He suggested a limit in reality of course, but despite this Artaud is saying that there are no real limits to which theatre cant seek.     

Cruelty-
The 3rd double is cruelty. 

Artaud indicated that the combination of the 3 presences are involved in the process of making theatre. The theatre that he visualized was one that could evoke, organize and present the unused dream images of our mind, and would hold on to us with its power and amaze us with its phenomenal presentation.    


The double-
The 4th double is the double. 

It suggest that "material existence is seen as an imperfect copy of what art - as a higher form of reality - symbolically expresses."  

This is the opposite of the accepted relationship between art and life: Artaud looked at theatre as a magnified mirror image. 

He suggests that life will take 2nd place to a complete and higher form of the real. 

His choice of the double as a metaphor wasn't an accident. His early interest in poetry of Romantics and the poems and stories of Edgar Allan Poe allowed him to come across the concept of the double during 19th century literature. 

This concept was pertinent to his own life and how the shadow of a double could provide meaning to and burden his theoretical writings.



The Theatre Of Cruelty

This is the title of two manifestos within The theatre and Its double which provides their name to an entirely new body of generalized shorthand when Artaud's writing was discussed. 
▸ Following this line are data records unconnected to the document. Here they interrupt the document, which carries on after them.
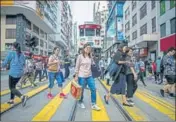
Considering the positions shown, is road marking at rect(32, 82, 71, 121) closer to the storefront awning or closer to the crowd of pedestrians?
the crowd of pedestrians

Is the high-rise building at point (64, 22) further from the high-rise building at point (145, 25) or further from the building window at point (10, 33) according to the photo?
the high-rise building at point (145, 25)

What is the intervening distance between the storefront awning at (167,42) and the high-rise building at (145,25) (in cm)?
216

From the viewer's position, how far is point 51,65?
10039 millimetres

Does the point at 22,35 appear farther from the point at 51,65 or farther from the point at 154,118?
the point at 154,118

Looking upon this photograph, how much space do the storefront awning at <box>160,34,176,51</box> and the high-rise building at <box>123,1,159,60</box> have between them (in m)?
2.16

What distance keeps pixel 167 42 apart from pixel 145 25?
987cm

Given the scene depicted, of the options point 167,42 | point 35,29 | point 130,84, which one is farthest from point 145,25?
point 130,84

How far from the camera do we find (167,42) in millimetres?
28516

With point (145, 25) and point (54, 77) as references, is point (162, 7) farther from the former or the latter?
point (54, 77)

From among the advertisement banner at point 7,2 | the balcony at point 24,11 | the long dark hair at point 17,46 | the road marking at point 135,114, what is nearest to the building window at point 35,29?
the balcony at point 24,11

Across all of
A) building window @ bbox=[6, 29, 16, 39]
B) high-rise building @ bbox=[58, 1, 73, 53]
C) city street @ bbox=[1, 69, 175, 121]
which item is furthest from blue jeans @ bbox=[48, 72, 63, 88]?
high-rise building @ bbox=[58, 1, 73, 53]

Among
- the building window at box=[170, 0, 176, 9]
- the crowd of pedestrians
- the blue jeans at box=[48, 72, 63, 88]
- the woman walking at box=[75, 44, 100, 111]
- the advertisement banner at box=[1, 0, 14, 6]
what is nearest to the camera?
the crowd of pedestrians

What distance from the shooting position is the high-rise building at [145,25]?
3297 cm

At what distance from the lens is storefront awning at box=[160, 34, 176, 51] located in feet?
87.3
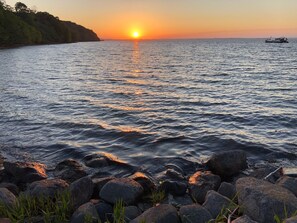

The title of Theatre of Cruelty generated a large debate since it was proposed by him, but its crucial to remember that it doesn't only refer to blood, murder and chaotic acts of torture. 

He intended the theatre to challenge and intensify the spectators' emotional response through the most carefully arranged set of situations. Through the stimulation of the physical and emotional senses, the audience needed to be kept in a constant state of uncertainty, resulting to overwhelming emotional release. 


Staging The Theatre Of Cruelty

Auditorium and audience-
The auditorium would be enclosed within 4 walls, stripped of any decorations, with the audience seated below, in the centre, on swivelling chairs, which allows them to follow the show taking place all around them.  

No other practitioner in the 20th century searched for such an essential solution to the actor-audience relationship. The idea continues to challenge us based on its emphasis on 'below' it implies that the audience is both trapped and in a powerless area. 

The problem of the audience in the middle is a vital one and it needs to be admitted, rarely achieved. He envisioned the vortex, a circular shifting shape into which the performance could arise, drawing the audience into complete sensory identification with the performance. 

The invasion of the audience by the actor was one of the most important practical developments from Artaud's theory and resulted in the creation of theatres where these boundaries were re-examined and, in a few cases, eliminated. 


Sound-
In Artaud's vision of theatre there was always a large emphasis on sound, he realised its power to engage an audience's inner sense. 

Music and instruments played a part in the mise-en-scene as well; he suggested they might be part of the set and that through 'vibrations' the audience would be charmed.  


Lighting- 
Artaud saw lighting as a force, that could be used in conjunction with other factors of staging to become an almost physical piece of the action. 

Film- 
He was an actor, so he tended to be dismissive about film and the role it may have in theatre. Can shock by its juxtaposition of imagery, of the live actor and film.